Given entries:

========================================

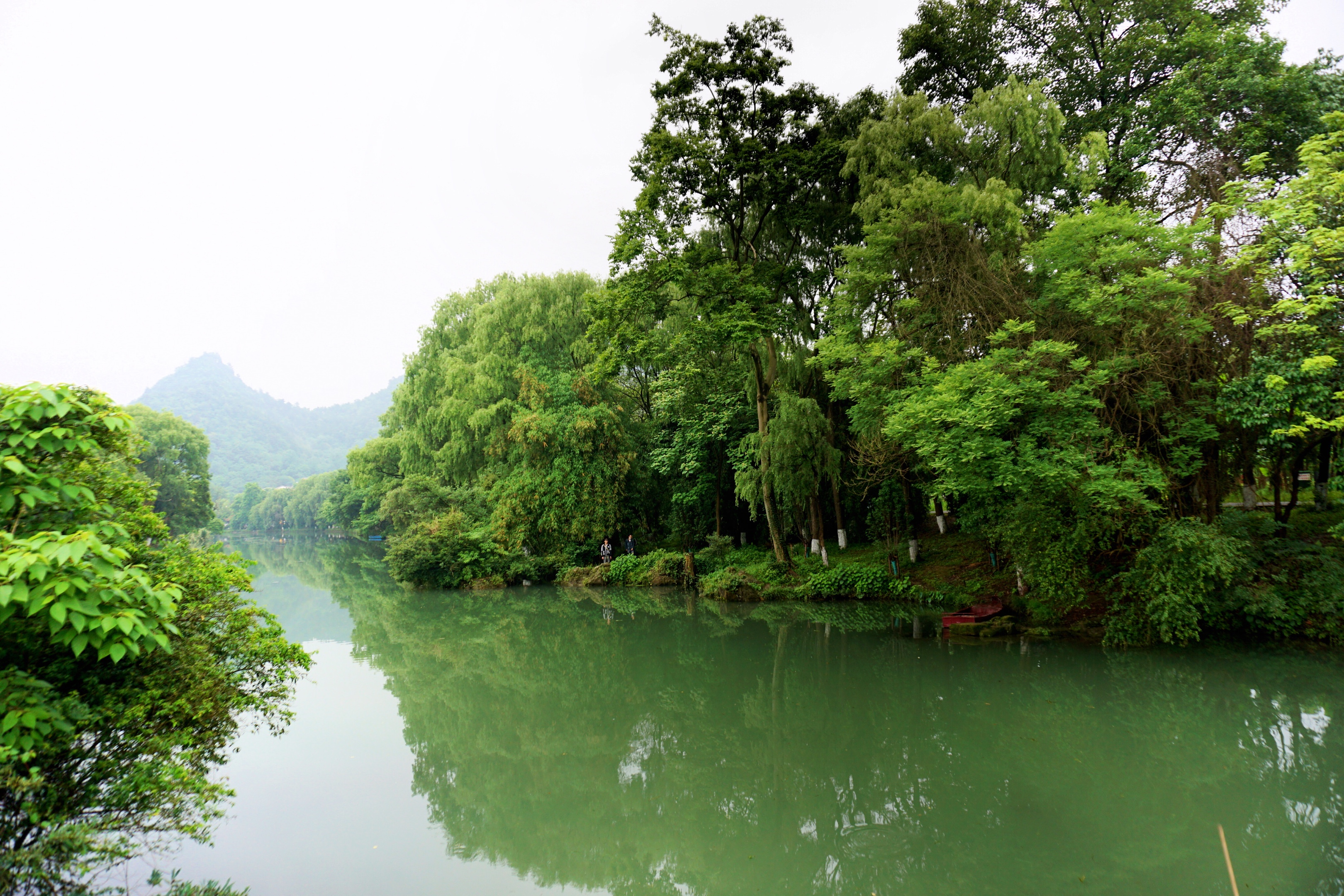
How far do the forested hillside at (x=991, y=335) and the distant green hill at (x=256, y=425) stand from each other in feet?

========================================

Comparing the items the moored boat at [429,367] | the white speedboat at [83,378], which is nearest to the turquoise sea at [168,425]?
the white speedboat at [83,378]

========================================

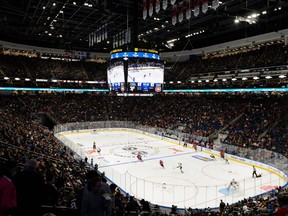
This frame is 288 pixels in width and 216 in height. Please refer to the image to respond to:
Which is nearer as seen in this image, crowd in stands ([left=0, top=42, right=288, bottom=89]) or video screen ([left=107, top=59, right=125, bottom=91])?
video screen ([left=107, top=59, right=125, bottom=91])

========================================

What is being asked: Count how many lines of the listing above contain the string "left". Reply with the number only.

Written solution: 2